--- start EXCERPTED DATA ---

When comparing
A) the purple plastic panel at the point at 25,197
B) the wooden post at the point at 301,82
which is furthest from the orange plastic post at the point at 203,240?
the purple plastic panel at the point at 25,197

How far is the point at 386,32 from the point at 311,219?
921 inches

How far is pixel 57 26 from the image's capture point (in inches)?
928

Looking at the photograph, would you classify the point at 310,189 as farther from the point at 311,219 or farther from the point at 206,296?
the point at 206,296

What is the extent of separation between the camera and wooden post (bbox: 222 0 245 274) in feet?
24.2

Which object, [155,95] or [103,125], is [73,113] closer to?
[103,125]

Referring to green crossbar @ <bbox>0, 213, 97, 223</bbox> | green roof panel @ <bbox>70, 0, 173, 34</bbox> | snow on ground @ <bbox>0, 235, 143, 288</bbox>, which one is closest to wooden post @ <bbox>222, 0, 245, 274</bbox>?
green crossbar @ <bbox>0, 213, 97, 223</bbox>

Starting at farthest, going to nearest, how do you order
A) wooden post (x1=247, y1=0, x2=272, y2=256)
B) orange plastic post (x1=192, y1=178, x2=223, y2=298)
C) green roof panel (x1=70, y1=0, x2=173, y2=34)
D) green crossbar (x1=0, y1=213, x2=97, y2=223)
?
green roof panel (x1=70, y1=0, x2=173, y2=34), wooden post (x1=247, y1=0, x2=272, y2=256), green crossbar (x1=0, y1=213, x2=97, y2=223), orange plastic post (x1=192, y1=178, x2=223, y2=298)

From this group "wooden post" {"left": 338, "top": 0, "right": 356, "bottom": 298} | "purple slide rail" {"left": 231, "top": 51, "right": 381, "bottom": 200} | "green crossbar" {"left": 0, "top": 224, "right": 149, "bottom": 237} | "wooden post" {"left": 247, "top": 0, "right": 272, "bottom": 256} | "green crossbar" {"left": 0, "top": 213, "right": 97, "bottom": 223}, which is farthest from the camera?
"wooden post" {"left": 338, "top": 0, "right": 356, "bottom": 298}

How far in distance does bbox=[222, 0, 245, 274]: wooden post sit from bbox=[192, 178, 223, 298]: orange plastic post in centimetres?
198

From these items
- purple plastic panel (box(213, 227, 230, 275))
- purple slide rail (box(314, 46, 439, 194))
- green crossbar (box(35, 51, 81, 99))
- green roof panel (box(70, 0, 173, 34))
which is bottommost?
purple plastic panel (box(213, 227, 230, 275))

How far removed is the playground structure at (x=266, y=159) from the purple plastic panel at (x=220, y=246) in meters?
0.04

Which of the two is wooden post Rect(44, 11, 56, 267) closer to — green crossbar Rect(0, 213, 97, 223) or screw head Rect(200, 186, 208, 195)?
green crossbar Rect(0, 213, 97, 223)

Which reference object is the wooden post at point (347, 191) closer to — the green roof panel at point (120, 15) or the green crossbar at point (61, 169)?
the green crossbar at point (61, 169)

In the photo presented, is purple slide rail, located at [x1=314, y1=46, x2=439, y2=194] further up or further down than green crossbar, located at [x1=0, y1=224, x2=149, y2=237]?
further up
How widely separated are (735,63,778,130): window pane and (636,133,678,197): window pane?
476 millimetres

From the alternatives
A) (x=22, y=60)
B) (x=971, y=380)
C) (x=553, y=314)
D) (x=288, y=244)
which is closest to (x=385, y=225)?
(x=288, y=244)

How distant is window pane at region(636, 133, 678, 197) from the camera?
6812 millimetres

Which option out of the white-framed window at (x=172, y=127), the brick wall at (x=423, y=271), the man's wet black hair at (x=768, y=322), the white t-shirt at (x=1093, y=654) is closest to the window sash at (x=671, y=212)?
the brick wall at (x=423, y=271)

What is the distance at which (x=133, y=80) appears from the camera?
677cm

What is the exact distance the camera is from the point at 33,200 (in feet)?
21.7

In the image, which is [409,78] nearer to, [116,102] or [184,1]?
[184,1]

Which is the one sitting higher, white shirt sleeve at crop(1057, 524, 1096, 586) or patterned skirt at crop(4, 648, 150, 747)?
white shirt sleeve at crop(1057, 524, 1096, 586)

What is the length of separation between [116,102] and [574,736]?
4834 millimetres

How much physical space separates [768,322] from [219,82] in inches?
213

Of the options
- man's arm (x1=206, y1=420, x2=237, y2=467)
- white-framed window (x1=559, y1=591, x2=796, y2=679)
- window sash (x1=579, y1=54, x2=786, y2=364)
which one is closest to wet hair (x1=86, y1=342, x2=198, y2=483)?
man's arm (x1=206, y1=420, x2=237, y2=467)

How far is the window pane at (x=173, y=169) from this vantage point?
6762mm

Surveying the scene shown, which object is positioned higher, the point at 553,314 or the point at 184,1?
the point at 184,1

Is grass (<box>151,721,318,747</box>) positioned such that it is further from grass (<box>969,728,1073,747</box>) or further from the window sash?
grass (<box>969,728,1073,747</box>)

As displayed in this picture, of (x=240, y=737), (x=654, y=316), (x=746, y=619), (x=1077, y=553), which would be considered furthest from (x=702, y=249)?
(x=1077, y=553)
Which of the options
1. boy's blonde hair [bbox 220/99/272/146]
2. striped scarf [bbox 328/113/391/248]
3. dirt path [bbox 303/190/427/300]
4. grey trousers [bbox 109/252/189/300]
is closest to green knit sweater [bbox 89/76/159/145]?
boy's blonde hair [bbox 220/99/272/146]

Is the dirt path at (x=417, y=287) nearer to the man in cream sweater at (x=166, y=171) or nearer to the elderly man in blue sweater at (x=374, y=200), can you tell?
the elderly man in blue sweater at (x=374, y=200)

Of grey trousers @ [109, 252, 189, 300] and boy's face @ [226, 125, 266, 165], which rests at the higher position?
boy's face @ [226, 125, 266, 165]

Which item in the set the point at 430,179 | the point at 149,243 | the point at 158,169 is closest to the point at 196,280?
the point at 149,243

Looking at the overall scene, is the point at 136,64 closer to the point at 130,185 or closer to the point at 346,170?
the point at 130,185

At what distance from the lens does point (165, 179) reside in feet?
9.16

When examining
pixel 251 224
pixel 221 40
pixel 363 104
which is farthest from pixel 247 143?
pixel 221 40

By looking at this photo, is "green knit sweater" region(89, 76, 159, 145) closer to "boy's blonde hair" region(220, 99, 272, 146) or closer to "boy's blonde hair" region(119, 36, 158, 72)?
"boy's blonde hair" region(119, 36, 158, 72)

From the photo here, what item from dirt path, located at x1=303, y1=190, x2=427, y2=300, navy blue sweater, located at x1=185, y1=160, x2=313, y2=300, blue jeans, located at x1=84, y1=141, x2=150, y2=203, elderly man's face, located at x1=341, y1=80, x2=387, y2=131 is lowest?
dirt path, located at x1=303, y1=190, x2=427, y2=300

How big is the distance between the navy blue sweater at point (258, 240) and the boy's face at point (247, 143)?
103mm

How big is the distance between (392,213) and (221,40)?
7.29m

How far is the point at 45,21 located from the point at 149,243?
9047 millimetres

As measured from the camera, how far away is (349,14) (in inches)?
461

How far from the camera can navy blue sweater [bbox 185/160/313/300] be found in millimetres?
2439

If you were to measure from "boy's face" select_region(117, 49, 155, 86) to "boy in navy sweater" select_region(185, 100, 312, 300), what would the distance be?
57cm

--- end EXCERPTED DATA ---
--- start EXCERPTED DATA ---

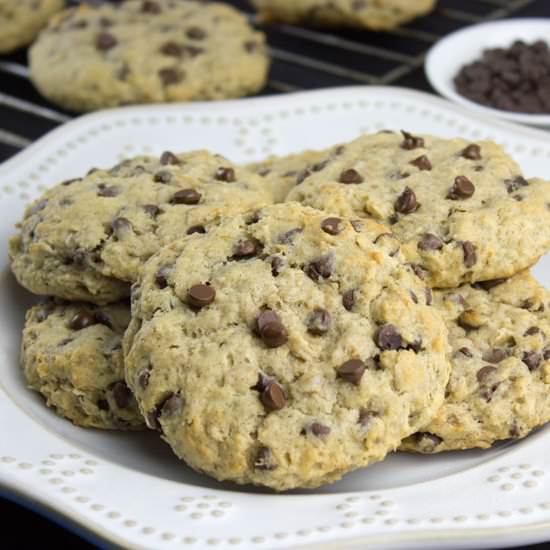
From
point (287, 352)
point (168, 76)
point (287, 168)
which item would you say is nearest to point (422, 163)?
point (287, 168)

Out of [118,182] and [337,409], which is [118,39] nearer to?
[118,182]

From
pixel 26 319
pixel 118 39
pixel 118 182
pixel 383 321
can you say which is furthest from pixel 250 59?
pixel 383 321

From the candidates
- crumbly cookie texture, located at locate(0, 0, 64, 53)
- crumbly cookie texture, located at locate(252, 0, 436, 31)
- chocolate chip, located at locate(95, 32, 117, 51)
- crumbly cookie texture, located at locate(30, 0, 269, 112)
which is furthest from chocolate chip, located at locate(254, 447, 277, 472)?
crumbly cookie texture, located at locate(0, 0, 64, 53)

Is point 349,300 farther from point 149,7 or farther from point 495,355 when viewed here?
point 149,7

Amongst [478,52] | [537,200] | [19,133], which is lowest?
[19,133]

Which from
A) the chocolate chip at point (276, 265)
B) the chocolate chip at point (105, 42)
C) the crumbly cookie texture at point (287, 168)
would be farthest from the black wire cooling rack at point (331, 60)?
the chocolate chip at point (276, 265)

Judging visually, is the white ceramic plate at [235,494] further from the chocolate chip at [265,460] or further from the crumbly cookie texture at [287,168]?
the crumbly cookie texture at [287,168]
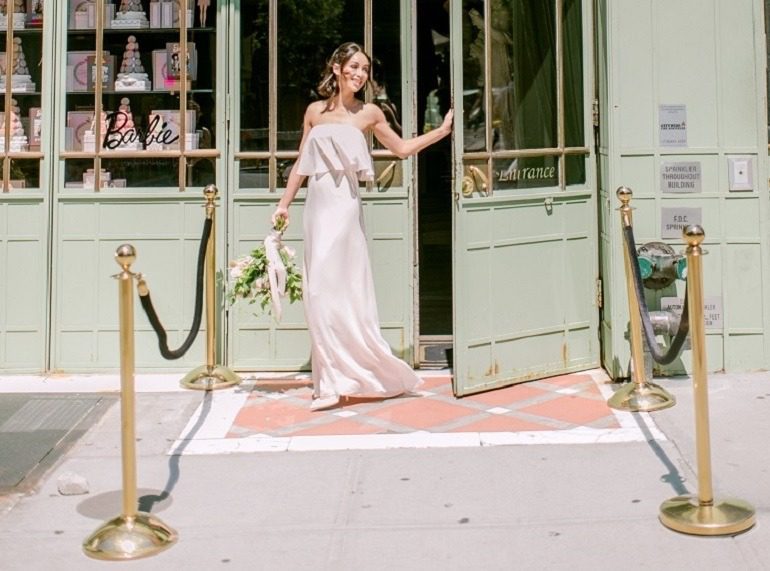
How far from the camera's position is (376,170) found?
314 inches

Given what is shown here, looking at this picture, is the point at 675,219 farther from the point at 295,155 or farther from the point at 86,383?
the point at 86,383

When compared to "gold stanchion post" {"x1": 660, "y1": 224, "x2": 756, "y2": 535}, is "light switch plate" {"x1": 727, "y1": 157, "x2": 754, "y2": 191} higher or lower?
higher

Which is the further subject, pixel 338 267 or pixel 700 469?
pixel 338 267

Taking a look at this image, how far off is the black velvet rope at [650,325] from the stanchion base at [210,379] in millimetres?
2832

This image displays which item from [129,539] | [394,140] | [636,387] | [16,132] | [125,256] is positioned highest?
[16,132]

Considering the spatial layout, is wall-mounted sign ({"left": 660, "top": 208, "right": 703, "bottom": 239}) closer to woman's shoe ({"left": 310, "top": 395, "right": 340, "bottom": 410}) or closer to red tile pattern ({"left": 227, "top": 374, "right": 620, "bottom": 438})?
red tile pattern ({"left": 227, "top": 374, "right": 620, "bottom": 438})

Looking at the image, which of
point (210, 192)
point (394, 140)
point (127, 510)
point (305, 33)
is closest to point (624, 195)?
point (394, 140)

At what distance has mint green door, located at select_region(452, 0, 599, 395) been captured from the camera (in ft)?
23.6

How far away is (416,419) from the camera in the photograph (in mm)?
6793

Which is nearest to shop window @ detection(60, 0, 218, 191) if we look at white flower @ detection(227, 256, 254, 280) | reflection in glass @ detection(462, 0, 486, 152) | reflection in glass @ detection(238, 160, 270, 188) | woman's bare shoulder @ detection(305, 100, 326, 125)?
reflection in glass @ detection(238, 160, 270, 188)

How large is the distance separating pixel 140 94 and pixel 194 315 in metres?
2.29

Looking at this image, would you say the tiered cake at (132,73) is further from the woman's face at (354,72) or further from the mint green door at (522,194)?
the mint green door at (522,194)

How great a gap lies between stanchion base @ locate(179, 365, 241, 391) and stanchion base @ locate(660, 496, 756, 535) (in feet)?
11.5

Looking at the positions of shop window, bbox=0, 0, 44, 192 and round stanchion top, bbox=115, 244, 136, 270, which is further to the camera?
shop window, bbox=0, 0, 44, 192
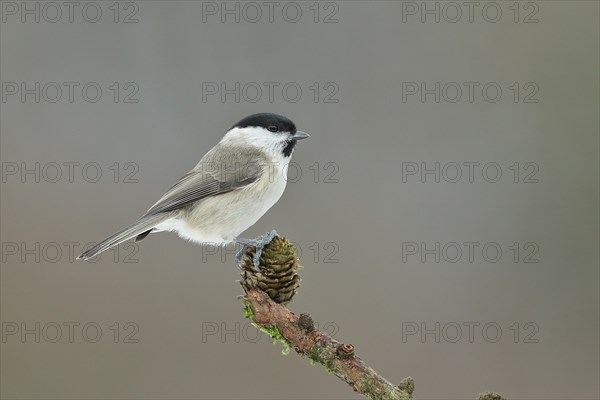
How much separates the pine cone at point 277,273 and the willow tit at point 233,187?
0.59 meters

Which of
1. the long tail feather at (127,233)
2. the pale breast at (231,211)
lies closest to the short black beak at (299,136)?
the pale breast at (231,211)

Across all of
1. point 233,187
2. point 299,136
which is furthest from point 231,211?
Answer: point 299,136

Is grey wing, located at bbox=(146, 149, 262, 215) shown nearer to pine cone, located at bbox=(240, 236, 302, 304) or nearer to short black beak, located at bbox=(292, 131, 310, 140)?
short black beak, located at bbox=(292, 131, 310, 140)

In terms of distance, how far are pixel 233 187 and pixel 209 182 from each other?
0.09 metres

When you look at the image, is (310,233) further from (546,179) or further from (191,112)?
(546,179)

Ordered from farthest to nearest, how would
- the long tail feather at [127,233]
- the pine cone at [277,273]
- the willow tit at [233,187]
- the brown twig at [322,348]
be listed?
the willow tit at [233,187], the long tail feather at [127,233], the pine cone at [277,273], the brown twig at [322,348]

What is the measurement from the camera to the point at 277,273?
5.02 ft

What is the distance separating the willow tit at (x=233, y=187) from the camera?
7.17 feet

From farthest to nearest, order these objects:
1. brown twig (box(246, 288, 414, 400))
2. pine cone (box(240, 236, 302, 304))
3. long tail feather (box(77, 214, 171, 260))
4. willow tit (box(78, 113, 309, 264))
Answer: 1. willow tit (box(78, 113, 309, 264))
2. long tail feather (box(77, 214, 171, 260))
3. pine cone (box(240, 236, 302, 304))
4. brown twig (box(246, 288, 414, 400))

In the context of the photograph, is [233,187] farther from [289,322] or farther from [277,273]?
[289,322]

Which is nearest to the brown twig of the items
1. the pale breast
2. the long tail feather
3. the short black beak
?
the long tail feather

--- end EXCERPTED DATA ---
--- start EXCERPTED DATA ---

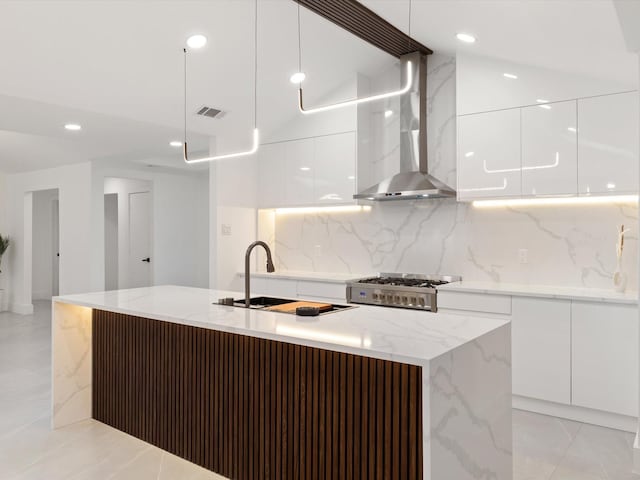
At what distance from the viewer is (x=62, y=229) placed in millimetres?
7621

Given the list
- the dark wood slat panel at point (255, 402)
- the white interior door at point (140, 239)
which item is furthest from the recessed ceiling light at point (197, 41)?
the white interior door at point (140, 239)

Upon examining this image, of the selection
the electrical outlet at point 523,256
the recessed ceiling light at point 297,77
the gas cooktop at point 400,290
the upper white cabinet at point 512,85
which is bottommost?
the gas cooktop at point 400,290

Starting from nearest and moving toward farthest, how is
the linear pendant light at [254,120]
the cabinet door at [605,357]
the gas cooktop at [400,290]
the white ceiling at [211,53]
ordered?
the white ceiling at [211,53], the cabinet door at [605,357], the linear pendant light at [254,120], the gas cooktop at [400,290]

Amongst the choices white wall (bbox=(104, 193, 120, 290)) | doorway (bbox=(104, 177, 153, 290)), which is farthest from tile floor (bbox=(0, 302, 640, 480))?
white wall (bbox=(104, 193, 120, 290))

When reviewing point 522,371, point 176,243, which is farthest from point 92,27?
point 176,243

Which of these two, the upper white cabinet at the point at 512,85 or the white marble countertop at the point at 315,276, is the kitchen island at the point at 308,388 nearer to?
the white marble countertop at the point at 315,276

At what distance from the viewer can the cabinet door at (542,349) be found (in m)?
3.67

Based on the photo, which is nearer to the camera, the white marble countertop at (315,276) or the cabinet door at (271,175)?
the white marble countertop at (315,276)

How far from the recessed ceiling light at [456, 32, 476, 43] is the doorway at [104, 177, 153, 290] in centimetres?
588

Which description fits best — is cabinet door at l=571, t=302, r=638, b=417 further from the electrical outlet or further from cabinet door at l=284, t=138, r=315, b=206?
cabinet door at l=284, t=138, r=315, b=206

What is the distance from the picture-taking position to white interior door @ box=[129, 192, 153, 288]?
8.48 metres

--- end EXCERPTED DATA ---

• WHAT NEEDS TO BE DONE
Recast everything from the line containing "How great a" down to the line containing "Answer: point 299,136" as a Markdown table with the columns No. and Line, numbering each line and skipping blank ones. Leave the pictures out.

• REPLY
| No. | Line |
|---|---|
| 1 | How great a gap lies between stanchion base @ locate(179, 365, 241, 391) and stanchion base @ locate(660, 496, 756, 535) (in feet)? |
| 2 | 11.5 |
| 3 | Looking at the positions of shop window, bbox=0, 0, 44, 192 and round stanchion top, bbox=115, 244, 136, 270, which is further to the camera? |
| 4 | shop window, bbox=0, 0, 44, 192 |
| 5 | How much separates the pine cone at point 277,273 and the willow tit at point 233,187? |
| 6 | 0.59 meters |
| 7 | Which of |
| 8 | 1. the long tail feather at (127,233) |
| 9 | 2. the pale breast at (231,211) |
| 10 | lies closest to the short black beak at (299,136)? |
| 11 | the pale breast at (231,211) |
| 12 | Across all of |
| 13 | 1. point 233,187 |
| 14 | 2. point 299,136 |
| 15 | which is furthest from point 231,211? |
| 16 | Answer: point 299,136 |